[BRIEF A]
Which software is the first poster's team using to run its analysis, according to the regression thread?
[BRIEF B]
In the regression thread, substitute "coefficients" for "parameters" and write out everything from "Note: The following" down to "offer any advice?".

[TEXT PASSAGE]
*** Begin section ***

My coworkers and I are running a MultiRegression Model (as required by federal regulations). We are including the 10 predictory variables required, and running against our department’s full population dataset.

We are running this analysis in SAS.

When adding any combination of only 3 of the 10 predictor variables, the results are complete and reasonable. However, when we add any 4th variable to the model, the results are as follows:

Note: Model is not full rank. Least-squares solutions for the parameters are not unique. Some statistics will be misleading. A reported DF of 0 or B means that the estimate is biased.

Note: The following parameters have been set to 0, since the variables are a linear combination of other variables as shown.

We are researching this and, thus far, are unable to find any information that discusses how to resolve this issue.

Can you offer any advice?

Thanks,

curt miller

Jim Frost says

Hi Curt,

So, what that means in the most general sense is that you don’t have enough information to estimate the model that you’re specifying. There are two main more specific causes. One is that you have a very small sample size. I don’t know how large the department is, but it’s probably large enough to support a model with 4 predictors!

The other likely explanation is that you have enough data but too much is redundant, saying the same thing. This can happen when variables are perfectly linearly dependent. You can use one or more predictors to exactly predict the value of another predictor. It would be like including both male and female in the model. Perfect collinearity. I think that’s more likely. Some of your predictors are perfectly correlated. If so, you are fine excluding the redundancy and you won’t be losing information.

That’s my sense!

Navaneeth B S says

Hi Jim, many thanks for writing this blog and helping many like me out there gaining better understanding of statistics. I need your suggestion on independent variable transformation for OLS regression.

I have 10 years’ time series data, measured at quarterly interval (40 observations). My dependent variable (Y) is a transformed variable, calculated as year-on-year percentage change, as follows:

Y = { [Sales (t) – Sales (t – 4)] / [Sales (t – 4)] } * 100

Where, t is the current quarter; and (t – 4) is the same quarter from the previous year.

I have a set independent variables (X), which are also time series, measured at quarterly interval. My question is, is it required that all the independent variables should be transformed in line with the ‘Y’ or I can try transforming the variables at different levels as well, for example:

X = { [ X (t) – X (t – 1)] / [X (t – 1)] } * 100

X = { [ X (t) – X (t – 2)] / [X (t – 2) ] } * 100

X = { [ X (t) – X (t – 3)] / [X (t – 3)] } * 100

I appreciate your help. Many thanks.

Regards,

Navaneeth

Jim Frost says

Hi Navaneeth,

Yes, it’s entirely OK to pick and choose which IVs to transform. You don’t need to transform all or even any of them when you transform the DV. It depends on your data and subject area knowledge. You can also use different data transformations. If you use different transformations, you’ll have to be very careful about keeping it all straight when it comes to interpretations!

*** End section ***

[EXERCISE DATA]
*** Begin section ***

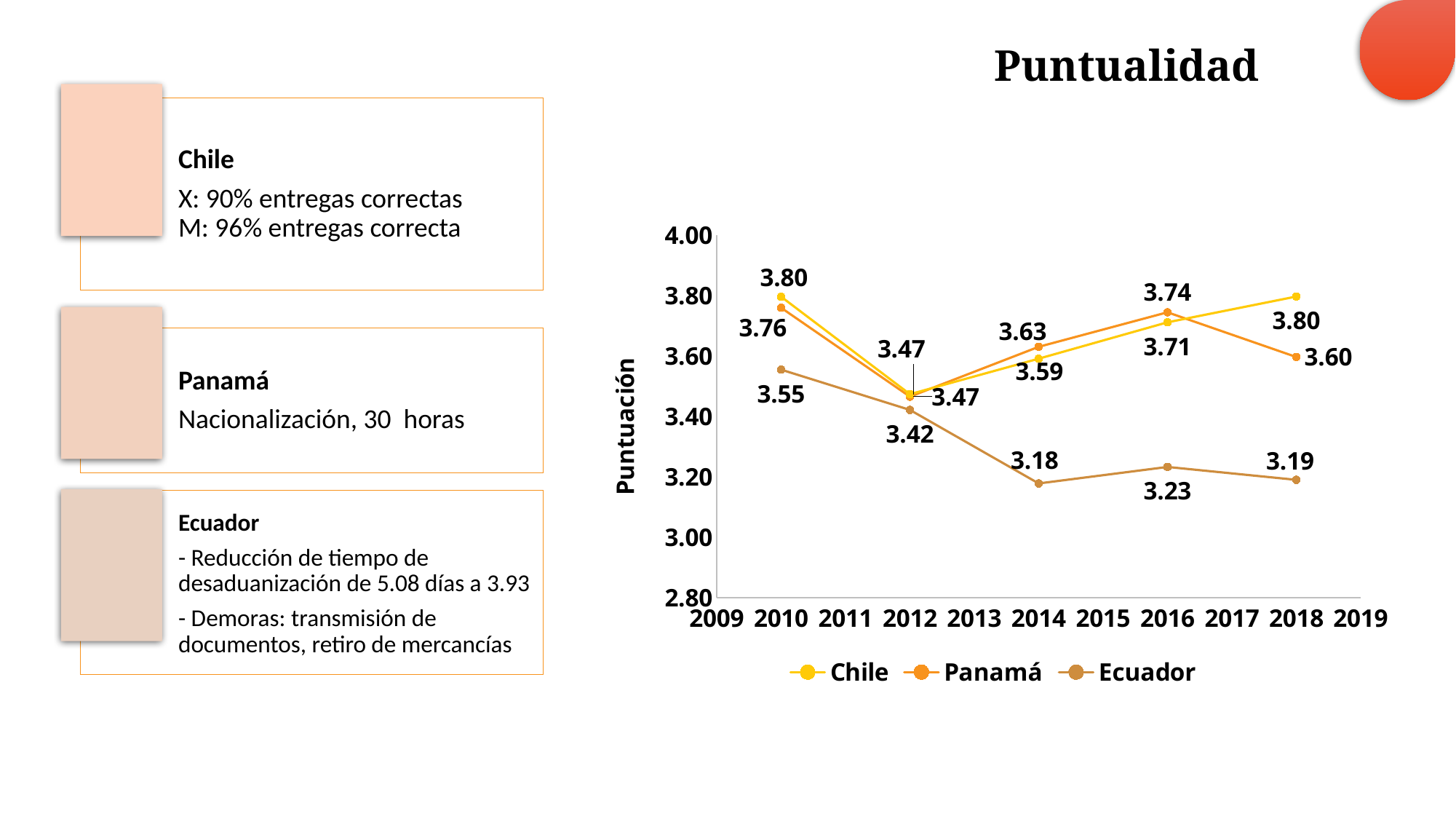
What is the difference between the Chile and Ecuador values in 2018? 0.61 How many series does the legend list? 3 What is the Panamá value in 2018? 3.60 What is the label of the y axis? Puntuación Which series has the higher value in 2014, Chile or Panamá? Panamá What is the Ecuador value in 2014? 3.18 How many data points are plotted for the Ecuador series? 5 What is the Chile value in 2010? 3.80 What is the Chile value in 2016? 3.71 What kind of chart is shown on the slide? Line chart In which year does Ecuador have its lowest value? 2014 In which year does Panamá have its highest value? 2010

*** End section ***

[WRITTEN ANSWER A]
SAS

[WRITTEN ANSWER B]
Note: The following coefficients have been set to 0, since the variables are a linear combination of other variables as shown.

We are researching this and, thus far, are unable to find any information that discusses how to resolve this issue.

Can you offer any advice?